I confessed that I had not done so.

“Well, it was proved conclusively that he was a member of a very dangerous gang of criminals who for several years had committed some of the most clever and audacious thefts. The organization consisted of over thirty men and women, of varying ages, all of them expert jewel thieves, safe-breakers, or card-sharpers. Twice each year this interesting company held meetings – at which every member was present – and at such meetings certain members were allotted certain districts, or certain profitable pieces of business. Thus, if half-a-dozen were to-day operating in London as thieves or receivers, they would change, and in a week would be operating in St. Petersburg, while those from Russia would be here. So cleverly was the band organized that it was practically impossible for the police to make arrests. It was a more widespread and wealthy criminal organization than has ever before been unearthed. But the arrest of your friend Harriman, alias Bell, on a charge of murder was the means of exposing the conspiracy, and the ultimate breaking up of the gang.”

“And what of Bell?”

“He narrowly escaped the guillotine, and is now imprisoned for life at Devil’s Island.”

“And you saw him with me at Paris?” I remarked, in wonder at this strange revelation. “He certainly never struck me as an assassin. He was a shrewd man – a swindler, no doubt, but his humorous bearing and his good-nature were entirely opposed to the belief that his was a sinister nature.”

“Yet it was proved beyond the shadow of a doubt that he and another man killed and robbed a young Englishman named Burke,” responded the Frenchman. “Perhaps you, yourself, had a narrow escape. Who knows? It was no doubt lucky for you that he was arrested.”

“But I understood that the charge was one of fraud,” I said. “I intended to go to the trial, but I was called to Italy.”

“The charge of fraud was made in order not to alarm his accomplice,” replied the stranger.

“How do you know that?” I inquired.

“Well” – he hesitated – “that came out at the trial. There were full accounts of it in the Paris Matin.”

“I don’t care for reading Assize Court horrors,” I replied, still puzzled regarding my strange companion’s intimate knowledge concerning the man whose dramatic and sudden arrest had, on that memorable afternoon, so startled me.

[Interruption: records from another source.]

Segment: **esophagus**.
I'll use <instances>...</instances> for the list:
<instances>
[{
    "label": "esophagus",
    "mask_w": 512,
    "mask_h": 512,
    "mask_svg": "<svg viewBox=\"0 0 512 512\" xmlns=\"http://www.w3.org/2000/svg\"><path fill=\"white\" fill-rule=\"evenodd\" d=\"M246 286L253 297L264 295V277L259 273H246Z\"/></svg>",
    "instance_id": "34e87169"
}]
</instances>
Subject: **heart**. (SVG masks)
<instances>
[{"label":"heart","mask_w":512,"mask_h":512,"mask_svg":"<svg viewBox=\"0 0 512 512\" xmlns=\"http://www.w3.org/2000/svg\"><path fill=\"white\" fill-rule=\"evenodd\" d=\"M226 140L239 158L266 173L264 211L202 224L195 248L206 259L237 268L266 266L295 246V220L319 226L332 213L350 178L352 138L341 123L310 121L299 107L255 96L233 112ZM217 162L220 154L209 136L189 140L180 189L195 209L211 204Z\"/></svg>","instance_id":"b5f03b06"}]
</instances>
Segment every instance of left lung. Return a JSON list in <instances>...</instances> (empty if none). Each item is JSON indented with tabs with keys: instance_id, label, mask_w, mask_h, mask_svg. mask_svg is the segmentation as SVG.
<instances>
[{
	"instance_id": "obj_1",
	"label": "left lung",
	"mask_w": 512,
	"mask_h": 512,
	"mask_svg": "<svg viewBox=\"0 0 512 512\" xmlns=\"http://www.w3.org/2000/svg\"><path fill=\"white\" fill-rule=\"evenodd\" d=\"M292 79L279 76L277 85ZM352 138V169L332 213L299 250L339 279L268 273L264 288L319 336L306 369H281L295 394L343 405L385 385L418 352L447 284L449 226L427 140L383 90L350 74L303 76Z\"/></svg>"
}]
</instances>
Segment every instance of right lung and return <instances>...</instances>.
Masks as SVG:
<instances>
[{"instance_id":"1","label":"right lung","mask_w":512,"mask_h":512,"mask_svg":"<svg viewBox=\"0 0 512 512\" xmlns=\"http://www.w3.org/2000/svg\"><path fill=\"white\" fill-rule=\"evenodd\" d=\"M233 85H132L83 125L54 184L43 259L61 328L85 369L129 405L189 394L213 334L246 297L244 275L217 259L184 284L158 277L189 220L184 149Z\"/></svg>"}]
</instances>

“When I saw your face just now,” he said, “I recognized you as being at the Grand Hotel with Bell. Do you know,” he laughed, “you were such a close friend of the accused that you were suspected of being a member of the dangerous association! Indeed, you very narrowly escaped arrest on suspicion. It was only because the reception clerk in the hotel knew you well, and vouched for your respectability and that Biddulph was your real name. Yet, for a full week, you were watched closely by the sûreté.”

“And I was all unconscious of it!” I cried, realizing how narrowly I had escaped a very unpleasant time. “How do you know all this?” I asked.

But the Frenchman with the gold glasses and the big amethyst ring upon his finger merely laughed, and refused to satisfy me.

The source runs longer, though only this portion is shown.